Provides the audio service component of the user experience.

Files

  • /opt/home/app

The hierarchy for the user apps home directory.

  • /opt/usr/media

The hierarchy for user media storage.

  • /home/app

The other hierarchy for the user apps home directory. A symbolic link to /opt/home/app.

The AMB Domain

The Automotive Message Broker (AMB) domain provides a set of services for the In-Vehicle Infotainment (IVI) profile. The AMB domain is a peer domain of the System domain.

Labels

  • AMB

The Name of this domain, in capital letters as is appropriate for an acronym.

  • AMB::readall

Data that is maintained by the domain and generally readable.

  • AMB AMB::writeall

Data shared by this domain and other domains.

  • AMB::machinegun

An example of a protected API.

Processes

  • ambd

The Automotive Message Broker Daemon.

Files

  • /etc/AMB

Private data used by the Automotive Message Broker.

  • /usr/bin/ambd

The Automotive Message Broker Daemon binary.

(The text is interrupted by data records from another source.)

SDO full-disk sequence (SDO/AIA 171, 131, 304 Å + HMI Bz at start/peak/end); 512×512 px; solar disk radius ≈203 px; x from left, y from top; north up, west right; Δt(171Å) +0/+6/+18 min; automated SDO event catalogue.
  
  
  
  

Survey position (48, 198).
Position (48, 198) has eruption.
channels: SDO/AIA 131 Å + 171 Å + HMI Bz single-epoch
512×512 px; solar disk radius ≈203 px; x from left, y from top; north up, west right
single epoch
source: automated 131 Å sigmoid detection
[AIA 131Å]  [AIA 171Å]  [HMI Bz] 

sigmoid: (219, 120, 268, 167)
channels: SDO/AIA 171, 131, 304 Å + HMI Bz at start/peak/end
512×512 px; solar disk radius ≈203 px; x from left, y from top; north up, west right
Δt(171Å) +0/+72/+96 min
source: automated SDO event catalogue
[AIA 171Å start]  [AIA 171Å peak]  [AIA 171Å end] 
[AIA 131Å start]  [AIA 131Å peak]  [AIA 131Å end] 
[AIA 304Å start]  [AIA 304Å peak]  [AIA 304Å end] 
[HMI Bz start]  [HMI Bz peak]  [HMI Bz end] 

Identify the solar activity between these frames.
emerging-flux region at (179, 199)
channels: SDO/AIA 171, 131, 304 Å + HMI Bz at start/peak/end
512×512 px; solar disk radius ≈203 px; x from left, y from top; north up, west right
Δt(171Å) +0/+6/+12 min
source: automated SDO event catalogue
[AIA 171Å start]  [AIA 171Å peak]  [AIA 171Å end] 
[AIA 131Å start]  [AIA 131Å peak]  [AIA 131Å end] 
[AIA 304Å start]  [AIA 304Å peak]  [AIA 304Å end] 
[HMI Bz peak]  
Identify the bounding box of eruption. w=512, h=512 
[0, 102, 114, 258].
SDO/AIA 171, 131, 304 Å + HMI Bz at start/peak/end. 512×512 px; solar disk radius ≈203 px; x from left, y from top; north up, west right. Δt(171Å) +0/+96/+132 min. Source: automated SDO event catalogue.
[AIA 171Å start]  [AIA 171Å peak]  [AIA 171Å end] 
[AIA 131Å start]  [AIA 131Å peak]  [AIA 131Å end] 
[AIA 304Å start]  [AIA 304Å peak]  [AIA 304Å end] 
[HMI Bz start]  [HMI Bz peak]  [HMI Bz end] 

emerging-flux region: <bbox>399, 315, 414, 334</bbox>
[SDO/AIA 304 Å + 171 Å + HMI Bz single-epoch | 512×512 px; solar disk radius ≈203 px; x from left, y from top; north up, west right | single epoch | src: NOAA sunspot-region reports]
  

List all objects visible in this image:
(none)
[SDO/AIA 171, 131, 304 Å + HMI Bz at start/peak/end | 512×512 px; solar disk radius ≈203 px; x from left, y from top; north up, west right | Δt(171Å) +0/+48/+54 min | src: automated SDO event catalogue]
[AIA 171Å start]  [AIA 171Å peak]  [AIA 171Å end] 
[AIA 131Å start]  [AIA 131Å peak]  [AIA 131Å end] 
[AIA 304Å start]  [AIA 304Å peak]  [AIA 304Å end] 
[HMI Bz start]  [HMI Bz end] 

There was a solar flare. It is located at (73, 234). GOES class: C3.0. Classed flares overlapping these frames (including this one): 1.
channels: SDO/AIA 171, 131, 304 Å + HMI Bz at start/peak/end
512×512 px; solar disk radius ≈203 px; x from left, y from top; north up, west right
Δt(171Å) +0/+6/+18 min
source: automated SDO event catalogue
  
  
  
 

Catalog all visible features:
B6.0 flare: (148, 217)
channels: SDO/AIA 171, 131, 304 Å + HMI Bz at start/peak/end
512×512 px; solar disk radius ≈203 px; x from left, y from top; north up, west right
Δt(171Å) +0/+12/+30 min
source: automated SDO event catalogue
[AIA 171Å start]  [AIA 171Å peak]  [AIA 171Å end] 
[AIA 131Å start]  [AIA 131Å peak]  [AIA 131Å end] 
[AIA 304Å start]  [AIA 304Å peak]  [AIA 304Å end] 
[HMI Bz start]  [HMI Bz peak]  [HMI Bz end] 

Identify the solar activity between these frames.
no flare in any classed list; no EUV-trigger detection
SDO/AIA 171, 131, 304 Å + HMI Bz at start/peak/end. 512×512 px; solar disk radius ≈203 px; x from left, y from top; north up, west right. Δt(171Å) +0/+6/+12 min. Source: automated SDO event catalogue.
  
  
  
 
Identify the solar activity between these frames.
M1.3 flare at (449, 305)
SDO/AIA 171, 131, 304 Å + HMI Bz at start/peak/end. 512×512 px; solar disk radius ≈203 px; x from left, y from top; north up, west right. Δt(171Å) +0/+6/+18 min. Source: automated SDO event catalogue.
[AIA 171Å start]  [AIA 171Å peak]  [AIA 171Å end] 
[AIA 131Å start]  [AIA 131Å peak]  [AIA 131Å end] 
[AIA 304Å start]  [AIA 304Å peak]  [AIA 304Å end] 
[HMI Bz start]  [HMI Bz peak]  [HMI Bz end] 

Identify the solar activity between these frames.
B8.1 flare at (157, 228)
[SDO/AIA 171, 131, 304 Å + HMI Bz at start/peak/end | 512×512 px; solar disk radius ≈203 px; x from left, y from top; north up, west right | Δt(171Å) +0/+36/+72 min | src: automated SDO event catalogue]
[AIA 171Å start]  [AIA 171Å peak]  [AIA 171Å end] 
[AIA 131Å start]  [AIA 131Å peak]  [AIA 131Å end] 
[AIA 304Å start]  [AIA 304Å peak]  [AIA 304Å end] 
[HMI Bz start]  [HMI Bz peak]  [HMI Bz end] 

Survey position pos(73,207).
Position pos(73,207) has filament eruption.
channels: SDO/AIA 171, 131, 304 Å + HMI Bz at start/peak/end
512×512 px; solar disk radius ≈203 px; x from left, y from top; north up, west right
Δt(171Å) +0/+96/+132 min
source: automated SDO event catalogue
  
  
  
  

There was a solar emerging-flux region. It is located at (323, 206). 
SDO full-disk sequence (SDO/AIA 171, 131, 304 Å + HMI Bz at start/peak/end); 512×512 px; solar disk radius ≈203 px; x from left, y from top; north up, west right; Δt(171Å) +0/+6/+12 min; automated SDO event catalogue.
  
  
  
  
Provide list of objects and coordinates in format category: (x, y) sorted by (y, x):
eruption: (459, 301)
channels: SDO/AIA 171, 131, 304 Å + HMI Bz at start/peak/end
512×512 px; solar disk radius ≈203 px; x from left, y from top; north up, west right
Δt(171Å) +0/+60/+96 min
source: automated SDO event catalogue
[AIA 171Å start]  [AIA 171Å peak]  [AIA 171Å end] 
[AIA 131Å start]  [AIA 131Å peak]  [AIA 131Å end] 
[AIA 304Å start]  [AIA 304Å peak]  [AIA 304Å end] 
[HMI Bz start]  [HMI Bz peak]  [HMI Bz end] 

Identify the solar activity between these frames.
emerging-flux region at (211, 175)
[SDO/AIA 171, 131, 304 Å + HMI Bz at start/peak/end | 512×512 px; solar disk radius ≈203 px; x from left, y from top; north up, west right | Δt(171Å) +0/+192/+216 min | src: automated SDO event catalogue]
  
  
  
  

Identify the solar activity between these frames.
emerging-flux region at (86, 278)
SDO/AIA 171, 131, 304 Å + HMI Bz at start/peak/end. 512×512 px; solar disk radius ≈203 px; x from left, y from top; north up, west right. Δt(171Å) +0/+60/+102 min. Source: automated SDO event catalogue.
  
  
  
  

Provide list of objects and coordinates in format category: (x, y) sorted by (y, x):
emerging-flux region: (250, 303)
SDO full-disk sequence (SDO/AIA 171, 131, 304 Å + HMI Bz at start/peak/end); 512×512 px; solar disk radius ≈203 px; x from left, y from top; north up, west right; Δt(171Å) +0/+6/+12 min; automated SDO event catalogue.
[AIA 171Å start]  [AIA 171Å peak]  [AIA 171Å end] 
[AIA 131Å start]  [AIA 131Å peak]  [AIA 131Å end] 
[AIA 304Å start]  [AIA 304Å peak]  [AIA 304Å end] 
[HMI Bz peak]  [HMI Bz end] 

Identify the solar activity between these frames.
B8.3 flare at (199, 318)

  • /usr/lib/libamb.so.0.10.900
  • /usr/lib/libamb.so

The Automotive Message Broker library.

  • /usr/lib/systemd/system/network.target.wants
  • /usr/lib/systemd/system/network.target.wants/ambd.service
  • /usr/lib/systemd/system/multi-user.target.wants/ambd.service
  • /usr/lib/systemd/system/ambd.service

The systemd interfaces that invoke the AMB domain.